As Roberto was happy to concede in an email to me, after I suggested the enforced change of structure was very much a blessing: “You are right – I (and others) do think it’s an improvement. It’s funny how these things turn out for the better hey?”

If my own experience is anything to go by, management old and new have adopted a very much hands-off approach to meddling with copy.

What’s that?

“Well, of course, he would say all that, wouldn’t he?!”

It’s true Consider The Sauce has been included three times in GRAM so far.
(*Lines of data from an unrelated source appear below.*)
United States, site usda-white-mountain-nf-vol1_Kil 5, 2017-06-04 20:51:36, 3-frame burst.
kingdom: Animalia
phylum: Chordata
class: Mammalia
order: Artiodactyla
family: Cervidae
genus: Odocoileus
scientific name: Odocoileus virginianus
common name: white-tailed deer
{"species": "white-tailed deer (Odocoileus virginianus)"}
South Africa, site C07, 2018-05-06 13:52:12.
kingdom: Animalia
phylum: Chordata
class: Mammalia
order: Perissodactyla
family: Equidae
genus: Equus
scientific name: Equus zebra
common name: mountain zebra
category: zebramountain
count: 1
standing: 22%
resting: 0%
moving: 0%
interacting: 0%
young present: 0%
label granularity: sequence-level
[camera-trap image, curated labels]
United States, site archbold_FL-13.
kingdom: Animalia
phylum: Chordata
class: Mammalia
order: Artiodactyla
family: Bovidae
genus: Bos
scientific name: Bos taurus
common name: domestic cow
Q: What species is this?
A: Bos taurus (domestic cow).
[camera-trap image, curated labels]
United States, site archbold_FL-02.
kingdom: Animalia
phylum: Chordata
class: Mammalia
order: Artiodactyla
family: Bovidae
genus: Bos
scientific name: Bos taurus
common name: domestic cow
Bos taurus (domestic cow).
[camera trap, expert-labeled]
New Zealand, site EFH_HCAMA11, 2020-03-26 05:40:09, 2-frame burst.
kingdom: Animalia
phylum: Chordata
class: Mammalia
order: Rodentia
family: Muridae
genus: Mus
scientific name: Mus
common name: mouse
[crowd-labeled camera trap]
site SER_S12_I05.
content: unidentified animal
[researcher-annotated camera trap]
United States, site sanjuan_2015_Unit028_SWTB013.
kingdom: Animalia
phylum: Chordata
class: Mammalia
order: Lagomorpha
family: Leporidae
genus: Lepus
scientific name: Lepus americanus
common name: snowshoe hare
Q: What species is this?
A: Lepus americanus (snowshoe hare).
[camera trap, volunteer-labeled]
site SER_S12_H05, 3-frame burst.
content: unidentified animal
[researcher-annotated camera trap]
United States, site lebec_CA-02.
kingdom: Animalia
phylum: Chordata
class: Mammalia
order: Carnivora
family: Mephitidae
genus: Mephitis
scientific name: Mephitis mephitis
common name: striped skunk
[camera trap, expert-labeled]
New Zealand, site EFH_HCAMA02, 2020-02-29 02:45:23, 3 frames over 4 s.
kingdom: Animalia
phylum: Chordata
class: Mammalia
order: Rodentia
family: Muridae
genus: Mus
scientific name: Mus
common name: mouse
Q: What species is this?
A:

It’s true I’ve been paid at rates that, from what I can gather, are more than fair when compared to, say, The Age’s Cheap Eats Guide or even Gourmet Traveller.

It’s true, too, that recent editions have included several of the Melbourne food blogs I admire and follow – while including none of those I detest!

Nevertheless, it seems to my admittedly biased eye that in a rapidly changing media landscape that affects the dynamics of the hospitality industry as much anything else, GRAM is playing a pretty nifty role in merging the passions of food bloggers with old-school publishing.

GRAM is now owned and operated by Prime Creative, which publishes such foodie titles as BeanScene and Italianicious, and a number of others magazines as well.

Prime Creative management and new editor Danielle Gullaci are letting their new baby continue to operate very much along the same lines as before, despite GRAM being very different from their other mastheads in terms of paper quality, size, distribution, readership and relationship with contributors.

This is both a good and a bad thing.

There’s always room for improvement, but GRAM seems to be striking a good balance at the moment.

On the other hand, GRAM’s distribution continues to be restricted to Melbourne’s CBD and hyper-inner-city suburbs such as Carlton.

I guess for some, GRAM and anything like it will always be anathema just on principle, and others may struggle to ever forgive the publication for those early mis-steps and clumsiness.

I’ve long maintained that the likes of The Age’s Cheap Eats Guide and its bigger and more formal and more big bucks sister are well out of date by the time the new editions hit the street each year.

A fellow blogger was more strident when commenting to me recently: “Mate, they’re out of date even before that!”

In that sort of context – of sweeping change and uncertainty – GRAM may not represent the future but it strikes me as a pretty fine present.